Data listing:

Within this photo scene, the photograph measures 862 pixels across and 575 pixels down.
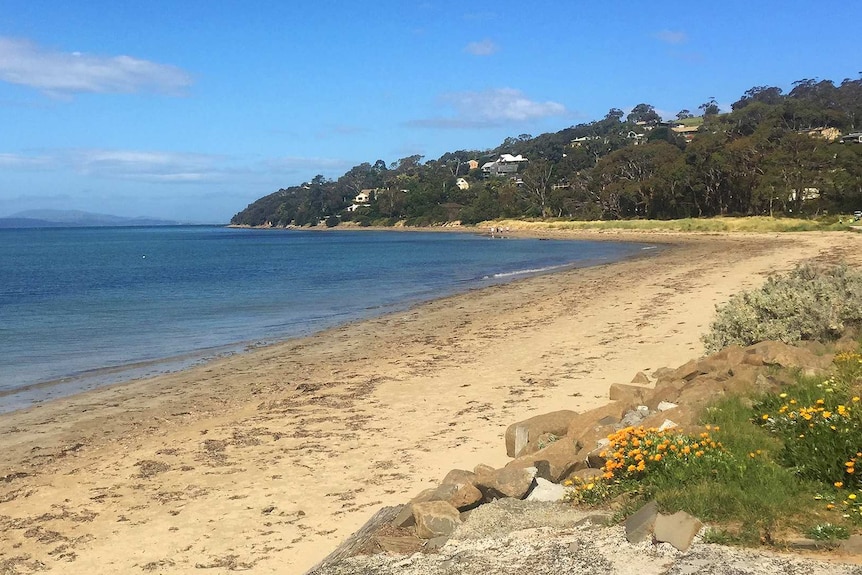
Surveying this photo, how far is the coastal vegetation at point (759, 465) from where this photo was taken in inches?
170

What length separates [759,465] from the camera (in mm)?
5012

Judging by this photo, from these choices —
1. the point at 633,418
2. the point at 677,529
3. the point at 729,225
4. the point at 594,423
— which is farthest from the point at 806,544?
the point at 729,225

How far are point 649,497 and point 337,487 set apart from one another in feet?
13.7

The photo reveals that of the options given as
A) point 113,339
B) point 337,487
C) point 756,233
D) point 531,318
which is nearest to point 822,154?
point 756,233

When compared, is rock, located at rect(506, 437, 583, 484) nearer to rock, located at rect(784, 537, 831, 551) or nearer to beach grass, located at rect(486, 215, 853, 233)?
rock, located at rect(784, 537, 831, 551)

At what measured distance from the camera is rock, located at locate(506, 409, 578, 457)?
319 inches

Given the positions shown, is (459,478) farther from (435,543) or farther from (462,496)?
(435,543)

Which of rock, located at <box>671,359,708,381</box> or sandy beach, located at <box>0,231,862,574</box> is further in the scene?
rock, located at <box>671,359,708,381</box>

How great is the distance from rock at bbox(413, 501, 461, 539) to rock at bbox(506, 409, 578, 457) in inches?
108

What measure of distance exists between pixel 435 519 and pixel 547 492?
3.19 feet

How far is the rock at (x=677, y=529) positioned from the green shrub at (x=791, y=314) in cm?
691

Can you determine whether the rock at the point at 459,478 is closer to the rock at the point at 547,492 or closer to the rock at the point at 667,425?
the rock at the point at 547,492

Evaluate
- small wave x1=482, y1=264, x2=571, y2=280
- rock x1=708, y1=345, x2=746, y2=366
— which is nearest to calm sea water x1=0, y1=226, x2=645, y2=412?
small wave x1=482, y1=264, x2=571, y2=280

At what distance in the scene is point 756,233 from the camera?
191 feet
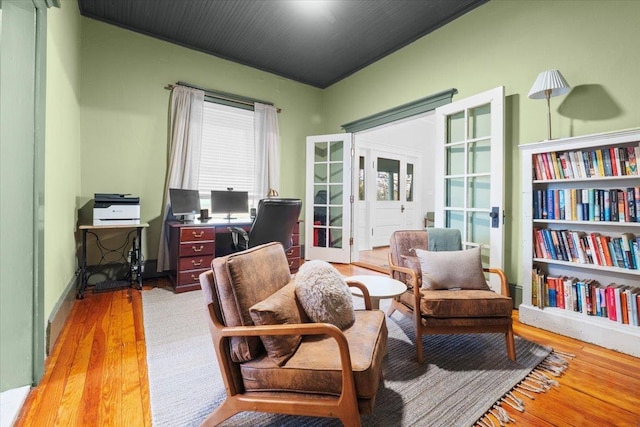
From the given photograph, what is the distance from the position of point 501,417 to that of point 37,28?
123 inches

==

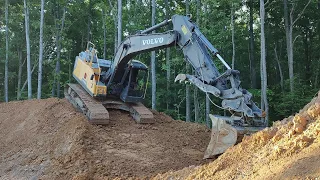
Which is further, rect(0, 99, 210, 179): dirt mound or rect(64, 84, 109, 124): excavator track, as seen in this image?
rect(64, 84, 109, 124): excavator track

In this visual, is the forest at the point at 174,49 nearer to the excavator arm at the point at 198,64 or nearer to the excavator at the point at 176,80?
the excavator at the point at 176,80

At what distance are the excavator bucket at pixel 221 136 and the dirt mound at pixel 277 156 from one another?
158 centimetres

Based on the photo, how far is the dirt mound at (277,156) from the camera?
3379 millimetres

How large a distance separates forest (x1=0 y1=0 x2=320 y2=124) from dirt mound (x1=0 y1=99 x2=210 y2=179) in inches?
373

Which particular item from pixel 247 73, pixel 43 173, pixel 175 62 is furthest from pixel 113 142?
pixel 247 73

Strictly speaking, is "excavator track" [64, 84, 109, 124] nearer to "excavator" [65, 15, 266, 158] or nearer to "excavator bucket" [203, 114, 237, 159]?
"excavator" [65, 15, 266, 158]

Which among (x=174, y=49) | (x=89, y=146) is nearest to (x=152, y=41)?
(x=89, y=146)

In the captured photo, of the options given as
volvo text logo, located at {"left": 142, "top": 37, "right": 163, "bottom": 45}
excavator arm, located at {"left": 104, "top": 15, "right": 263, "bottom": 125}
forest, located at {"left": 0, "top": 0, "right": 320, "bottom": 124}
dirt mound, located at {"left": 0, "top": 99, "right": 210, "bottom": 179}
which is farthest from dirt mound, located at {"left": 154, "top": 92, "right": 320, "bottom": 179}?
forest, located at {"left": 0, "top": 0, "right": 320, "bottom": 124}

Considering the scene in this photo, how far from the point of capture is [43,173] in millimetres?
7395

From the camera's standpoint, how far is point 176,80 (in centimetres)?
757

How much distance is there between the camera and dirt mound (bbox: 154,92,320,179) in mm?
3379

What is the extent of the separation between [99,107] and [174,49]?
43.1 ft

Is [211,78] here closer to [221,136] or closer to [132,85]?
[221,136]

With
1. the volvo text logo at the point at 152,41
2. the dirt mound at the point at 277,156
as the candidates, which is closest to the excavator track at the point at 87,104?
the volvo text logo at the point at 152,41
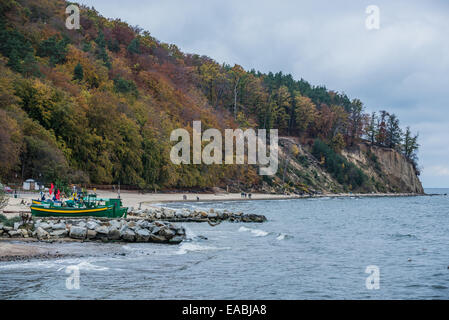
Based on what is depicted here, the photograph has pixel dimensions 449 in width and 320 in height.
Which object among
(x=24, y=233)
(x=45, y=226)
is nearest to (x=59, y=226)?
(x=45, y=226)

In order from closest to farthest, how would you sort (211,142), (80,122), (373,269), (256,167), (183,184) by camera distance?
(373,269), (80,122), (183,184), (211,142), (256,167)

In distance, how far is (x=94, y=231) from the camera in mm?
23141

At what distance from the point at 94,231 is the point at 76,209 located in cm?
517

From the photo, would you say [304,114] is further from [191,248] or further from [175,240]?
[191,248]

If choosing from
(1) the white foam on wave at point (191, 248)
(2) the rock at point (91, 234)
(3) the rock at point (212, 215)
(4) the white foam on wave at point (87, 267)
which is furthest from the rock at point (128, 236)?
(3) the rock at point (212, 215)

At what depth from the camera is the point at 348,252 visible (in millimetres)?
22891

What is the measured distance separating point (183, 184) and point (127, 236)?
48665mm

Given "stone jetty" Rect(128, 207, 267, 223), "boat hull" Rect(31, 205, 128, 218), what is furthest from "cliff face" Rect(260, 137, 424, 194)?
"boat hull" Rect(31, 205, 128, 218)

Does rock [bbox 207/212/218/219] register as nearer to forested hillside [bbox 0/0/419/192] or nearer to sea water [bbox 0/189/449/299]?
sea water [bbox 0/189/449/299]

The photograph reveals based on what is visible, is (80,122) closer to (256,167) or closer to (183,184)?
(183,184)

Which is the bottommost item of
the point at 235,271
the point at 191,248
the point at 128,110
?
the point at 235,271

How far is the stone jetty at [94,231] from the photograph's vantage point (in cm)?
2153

§ YOUR GOAL:
Locate every line in the data above that contains the string "text", matching case exactly, and copy each of those lines.

§ RESULT FOR THIS TASK:
volvo text logo, located at {"left": 142, "top": 37, "right": 163, "bottom": 45}
1. the volvo text logo at the point at 152,41
the volvo text logo at the point at 152,41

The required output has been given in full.